# start of Source document

What’s colour to you?
If an artist peers at your lapis or malachite necklace with what looks like envy, it could be because they want to grind it down to dust. It’s not that they are vindictive, they just want the pigment for a fabulous colour. That’s what many animals, vegetables and minerals used to mean to artists, and still do to some, including some members of Herts Visual Arts (HVA)! And it is this fascination with pigments that I’m sure will draw many people to the up and coming ‘Making Colour’ exhibition at the National Gallery.
It seems to me that understanding colour involves different sciences including physics, chemistry and psychology. I was a teenager when I found that out. I bought what turned out to be a recipe book for making your own paint – amongst other things. It was Hilaire Hiler’s Notes on the Techniques of Painting. I still have the book - and Chapter Two took me to a whole other world of colour. Hiler starts with the physics of colour – and an in-depth modern explanation can be found in the TEDEd Video on YouTube called “What is colour” by Colm Kelleher.

# end of Source document
# start of Provided records

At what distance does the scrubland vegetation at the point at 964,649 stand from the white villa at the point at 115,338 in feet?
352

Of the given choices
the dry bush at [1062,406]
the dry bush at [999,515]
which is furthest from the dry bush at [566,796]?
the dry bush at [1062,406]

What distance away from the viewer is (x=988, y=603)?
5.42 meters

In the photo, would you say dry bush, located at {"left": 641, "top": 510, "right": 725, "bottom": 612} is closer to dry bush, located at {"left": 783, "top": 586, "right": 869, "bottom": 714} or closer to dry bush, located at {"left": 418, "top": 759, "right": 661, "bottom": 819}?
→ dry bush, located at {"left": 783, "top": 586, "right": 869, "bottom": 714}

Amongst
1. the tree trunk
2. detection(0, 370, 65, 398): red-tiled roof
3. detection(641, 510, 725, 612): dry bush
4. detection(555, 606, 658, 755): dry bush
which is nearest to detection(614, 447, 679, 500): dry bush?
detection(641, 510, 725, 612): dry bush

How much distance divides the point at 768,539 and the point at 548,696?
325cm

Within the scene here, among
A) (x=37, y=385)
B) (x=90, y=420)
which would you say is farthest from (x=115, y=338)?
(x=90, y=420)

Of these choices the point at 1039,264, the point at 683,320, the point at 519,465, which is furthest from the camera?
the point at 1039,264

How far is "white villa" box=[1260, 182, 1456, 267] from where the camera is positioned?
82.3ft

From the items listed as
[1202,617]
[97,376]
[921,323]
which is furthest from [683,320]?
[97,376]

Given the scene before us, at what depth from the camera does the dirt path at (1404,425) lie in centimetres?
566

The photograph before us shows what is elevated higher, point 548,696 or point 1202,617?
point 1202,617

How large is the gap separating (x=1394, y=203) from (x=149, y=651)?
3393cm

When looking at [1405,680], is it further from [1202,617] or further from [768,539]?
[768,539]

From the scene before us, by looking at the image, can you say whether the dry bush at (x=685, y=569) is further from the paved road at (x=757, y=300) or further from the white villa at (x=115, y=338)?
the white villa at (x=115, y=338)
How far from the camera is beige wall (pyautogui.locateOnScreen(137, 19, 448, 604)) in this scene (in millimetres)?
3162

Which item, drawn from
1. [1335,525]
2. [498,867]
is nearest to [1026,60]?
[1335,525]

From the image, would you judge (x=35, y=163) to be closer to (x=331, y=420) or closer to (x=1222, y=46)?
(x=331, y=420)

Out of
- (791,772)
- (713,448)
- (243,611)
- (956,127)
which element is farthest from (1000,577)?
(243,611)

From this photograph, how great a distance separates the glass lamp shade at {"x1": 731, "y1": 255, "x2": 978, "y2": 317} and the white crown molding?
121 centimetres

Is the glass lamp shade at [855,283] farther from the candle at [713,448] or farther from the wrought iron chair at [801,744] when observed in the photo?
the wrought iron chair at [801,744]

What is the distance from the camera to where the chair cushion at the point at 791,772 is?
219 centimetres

# end of Provided records

§ Problem set
• A. List the sciences that the article on color says are involved in understanding color.
• B. Answer these questions from the article on color, one answer per line, marked to match:
(i) What is the upcoming exhibition at the National Gallery called?
(ii) Which book did the writer buy as a teenager?
(iii) Who made the TEDEd video on YouTube called "What is colour"?
• C. Rewrite the paragraph of the article on color that begins "It seems to me that understanding colour" in shorter form, keeping its main facts.

§ Written responses
• A. Physics, chemistry and psychology.

• B.
(i) 'Making Colour'.
(ii) Hilaire Hiler's Notes on the Techniques of Painting.
(iii) Colm Kelleher.

• C. Understanding color draws on physics, chemistry and psychology. I learned this as a teenager from Hilaire Hiler's Notes on the Techniques of Painting, which turned out to be, among other things, a recipe book for making your own paint. I still have it. Its Chapter Two opened a whole other world of color, beginning with the physics of color. Colm Kelleher's TEDEd video on YouTube, "What is colour", gives an in-depth modern explanation.